(Scene question records)
────────────────
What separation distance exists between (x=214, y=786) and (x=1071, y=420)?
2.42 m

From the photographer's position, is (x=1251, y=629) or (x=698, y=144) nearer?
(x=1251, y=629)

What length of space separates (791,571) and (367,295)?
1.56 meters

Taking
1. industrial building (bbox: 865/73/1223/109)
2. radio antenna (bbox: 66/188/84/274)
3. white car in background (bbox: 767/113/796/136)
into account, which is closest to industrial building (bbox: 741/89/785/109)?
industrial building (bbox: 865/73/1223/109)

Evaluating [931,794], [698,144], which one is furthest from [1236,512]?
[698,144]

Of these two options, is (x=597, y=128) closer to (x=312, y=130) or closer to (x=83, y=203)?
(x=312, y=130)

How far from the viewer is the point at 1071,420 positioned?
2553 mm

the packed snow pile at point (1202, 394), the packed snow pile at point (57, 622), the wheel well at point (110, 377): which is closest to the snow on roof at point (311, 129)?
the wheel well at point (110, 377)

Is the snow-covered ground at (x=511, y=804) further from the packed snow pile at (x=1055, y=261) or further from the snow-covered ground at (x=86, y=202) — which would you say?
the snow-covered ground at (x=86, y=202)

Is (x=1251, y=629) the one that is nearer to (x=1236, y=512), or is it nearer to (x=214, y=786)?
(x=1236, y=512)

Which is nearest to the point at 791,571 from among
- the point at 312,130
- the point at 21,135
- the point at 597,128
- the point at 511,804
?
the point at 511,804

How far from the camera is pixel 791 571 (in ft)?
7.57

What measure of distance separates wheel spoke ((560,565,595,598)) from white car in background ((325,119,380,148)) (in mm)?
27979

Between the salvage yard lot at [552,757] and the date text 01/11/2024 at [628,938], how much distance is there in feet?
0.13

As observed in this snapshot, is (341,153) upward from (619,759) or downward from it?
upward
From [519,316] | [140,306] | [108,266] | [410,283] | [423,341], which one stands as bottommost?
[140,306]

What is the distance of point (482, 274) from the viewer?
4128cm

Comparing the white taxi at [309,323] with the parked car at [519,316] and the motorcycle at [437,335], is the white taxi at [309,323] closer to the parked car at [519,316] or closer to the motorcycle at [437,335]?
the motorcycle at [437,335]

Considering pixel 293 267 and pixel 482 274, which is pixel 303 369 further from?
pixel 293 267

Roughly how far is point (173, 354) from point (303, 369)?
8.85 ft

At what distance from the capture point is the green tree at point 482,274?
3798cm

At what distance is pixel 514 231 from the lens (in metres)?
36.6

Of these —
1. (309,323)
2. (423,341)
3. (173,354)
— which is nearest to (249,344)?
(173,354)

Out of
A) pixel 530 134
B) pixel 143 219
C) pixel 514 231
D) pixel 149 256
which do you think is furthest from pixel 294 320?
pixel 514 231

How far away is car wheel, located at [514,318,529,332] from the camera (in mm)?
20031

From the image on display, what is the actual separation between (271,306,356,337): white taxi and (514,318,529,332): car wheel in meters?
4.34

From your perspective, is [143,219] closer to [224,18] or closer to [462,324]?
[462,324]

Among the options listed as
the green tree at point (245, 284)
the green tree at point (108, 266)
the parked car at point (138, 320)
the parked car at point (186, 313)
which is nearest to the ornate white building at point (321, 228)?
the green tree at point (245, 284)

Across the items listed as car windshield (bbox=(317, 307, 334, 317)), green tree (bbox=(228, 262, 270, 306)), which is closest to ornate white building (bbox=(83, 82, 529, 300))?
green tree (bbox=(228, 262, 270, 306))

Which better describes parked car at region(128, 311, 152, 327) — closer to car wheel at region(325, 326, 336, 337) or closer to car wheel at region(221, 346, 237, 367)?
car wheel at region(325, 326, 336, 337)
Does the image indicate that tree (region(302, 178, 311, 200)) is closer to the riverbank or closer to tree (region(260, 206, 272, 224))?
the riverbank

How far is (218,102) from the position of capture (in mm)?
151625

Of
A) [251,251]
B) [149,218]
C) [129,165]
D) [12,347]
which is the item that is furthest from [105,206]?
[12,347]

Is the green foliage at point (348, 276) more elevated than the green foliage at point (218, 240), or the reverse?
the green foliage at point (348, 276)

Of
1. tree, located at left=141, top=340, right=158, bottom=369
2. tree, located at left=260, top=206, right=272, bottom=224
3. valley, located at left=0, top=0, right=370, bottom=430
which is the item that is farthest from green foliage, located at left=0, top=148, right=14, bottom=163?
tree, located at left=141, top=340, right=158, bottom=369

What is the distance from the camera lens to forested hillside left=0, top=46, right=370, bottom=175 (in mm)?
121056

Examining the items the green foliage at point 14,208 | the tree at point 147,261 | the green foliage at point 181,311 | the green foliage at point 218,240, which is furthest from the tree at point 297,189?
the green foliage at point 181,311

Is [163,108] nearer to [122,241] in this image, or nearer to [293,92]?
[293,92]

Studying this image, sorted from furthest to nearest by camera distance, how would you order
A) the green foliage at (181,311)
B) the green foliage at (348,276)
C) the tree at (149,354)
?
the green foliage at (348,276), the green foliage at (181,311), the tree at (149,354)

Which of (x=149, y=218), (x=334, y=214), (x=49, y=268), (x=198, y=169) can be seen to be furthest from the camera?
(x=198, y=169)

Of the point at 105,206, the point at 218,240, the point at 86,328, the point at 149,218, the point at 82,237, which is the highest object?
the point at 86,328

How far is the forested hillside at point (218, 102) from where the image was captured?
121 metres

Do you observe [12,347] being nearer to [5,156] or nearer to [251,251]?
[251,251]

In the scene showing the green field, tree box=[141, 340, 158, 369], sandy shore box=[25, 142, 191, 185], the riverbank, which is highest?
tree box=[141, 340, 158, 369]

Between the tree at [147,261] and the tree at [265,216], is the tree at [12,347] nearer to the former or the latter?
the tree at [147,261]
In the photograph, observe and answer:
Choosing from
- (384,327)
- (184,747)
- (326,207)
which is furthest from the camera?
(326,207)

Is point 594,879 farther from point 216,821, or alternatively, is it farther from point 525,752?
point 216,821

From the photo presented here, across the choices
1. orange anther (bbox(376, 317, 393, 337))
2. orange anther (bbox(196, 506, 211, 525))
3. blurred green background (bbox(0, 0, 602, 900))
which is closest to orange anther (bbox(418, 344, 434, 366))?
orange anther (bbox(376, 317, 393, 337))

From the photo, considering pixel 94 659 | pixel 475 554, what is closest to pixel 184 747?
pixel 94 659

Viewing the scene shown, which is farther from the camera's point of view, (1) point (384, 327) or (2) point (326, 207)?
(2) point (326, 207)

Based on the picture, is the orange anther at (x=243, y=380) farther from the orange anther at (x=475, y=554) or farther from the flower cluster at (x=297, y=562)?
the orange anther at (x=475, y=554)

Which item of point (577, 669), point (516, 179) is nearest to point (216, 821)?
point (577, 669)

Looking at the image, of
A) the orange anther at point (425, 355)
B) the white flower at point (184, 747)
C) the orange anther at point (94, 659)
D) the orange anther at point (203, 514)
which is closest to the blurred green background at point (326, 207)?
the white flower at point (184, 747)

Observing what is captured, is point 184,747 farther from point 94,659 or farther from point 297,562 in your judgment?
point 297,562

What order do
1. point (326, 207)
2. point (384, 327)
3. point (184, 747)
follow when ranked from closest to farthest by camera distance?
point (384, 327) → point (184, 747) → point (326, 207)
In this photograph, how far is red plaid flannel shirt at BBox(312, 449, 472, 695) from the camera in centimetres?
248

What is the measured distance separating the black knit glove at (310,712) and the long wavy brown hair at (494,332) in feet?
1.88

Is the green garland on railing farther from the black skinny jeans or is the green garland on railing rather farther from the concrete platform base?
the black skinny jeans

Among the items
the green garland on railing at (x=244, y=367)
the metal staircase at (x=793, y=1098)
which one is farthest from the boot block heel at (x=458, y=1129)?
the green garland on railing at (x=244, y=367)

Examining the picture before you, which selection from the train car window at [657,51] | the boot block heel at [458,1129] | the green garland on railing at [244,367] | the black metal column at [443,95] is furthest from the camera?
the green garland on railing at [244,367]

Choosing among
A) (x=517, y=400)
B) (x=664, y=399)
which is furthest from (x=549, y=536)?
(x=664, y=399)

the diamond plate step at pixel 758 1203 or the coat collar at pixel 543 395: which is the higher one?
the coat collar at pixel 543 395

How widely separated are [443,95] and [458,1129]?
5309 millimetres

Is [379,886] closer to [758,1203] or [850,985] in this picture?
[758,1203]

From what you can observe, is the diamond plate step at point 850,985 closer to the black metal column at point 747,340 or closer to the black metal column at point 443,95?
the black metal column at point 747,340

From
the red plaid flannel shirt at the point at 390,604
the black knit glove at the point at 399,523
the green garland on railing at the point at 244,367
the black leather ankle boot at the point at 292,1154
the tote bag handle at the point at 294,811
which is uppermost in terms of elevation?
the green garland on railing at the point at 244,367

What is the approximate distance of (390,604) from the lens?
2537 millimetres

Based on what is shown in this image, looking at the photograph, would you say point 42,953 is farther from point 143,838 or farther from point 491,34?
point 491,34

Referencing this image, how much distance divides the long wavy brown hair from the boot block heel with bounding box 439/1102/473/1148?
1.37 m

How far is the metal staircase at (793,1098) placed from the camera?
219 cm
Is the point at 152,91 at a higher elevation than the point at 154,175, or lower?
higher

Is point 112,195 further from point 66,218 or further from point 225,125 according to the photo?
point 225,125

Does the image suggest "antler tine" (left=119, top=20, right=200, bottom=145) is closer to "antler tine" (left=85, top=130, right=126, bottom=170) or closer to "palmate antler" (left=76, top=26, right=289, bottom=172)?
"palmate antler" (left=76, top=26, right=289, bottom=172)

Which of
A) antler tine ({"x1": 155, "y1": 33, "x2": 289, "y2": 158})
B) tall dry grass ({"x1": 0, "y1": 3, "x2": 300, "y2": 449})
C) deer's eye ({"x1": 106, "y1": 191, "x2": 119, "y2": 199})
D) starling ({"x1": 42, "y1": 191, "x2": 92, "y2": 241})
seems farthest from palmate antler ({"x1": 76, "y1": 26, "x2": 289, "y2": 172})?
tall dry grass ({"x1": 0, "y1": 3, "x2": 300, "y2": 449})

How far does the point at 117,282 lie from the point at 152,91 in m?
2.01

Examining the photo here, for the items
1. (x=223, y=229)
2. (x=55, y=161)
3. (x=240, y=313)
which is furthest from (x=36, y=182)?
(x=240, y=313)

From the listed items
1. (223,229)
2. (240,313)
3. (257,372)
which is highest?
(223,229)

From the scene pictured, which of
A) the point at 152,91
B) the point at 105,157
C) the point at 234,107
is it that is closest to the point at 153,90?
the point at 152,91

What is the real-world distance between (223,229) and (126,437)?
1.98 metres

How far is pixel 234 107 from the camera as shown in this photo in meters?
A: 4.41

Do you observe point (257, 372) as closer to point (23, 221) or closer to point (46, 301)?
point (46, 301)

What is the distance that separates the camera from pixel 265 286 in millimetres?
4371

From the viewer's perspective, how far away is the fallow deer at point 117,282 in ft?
────────────────
**Problem to work on:** Output exactly the lines from the one containing "From the listed items" through the last line of the entries, both ends included.

**Exercise output:**
From the listed items
1. (223,229)
2. (240,313)
3. (257,372)
which is highest?
(223,229)

From the scene pictured, which of
A) the point at 152,91
B) the point at 105,157
C) the point at 234,107
is it that is closest to the point at 153,90?
the point at 152,91

What is the real-world distance between (223,229) and (126,437)?
1.98 metres

How far is pixel 234 107 from the camera as shown in this photo in meters?
A: 4.41

Do you observe point (257, 372) as closer to point (23, 221) or closer to point (46, 301)?
point (46, 301)

What is the distance that separates the camera from pixel 265 286 in millimetres?
4371

From the viewer's perspective, how far away is the fallow deer at point 117,282 in ft?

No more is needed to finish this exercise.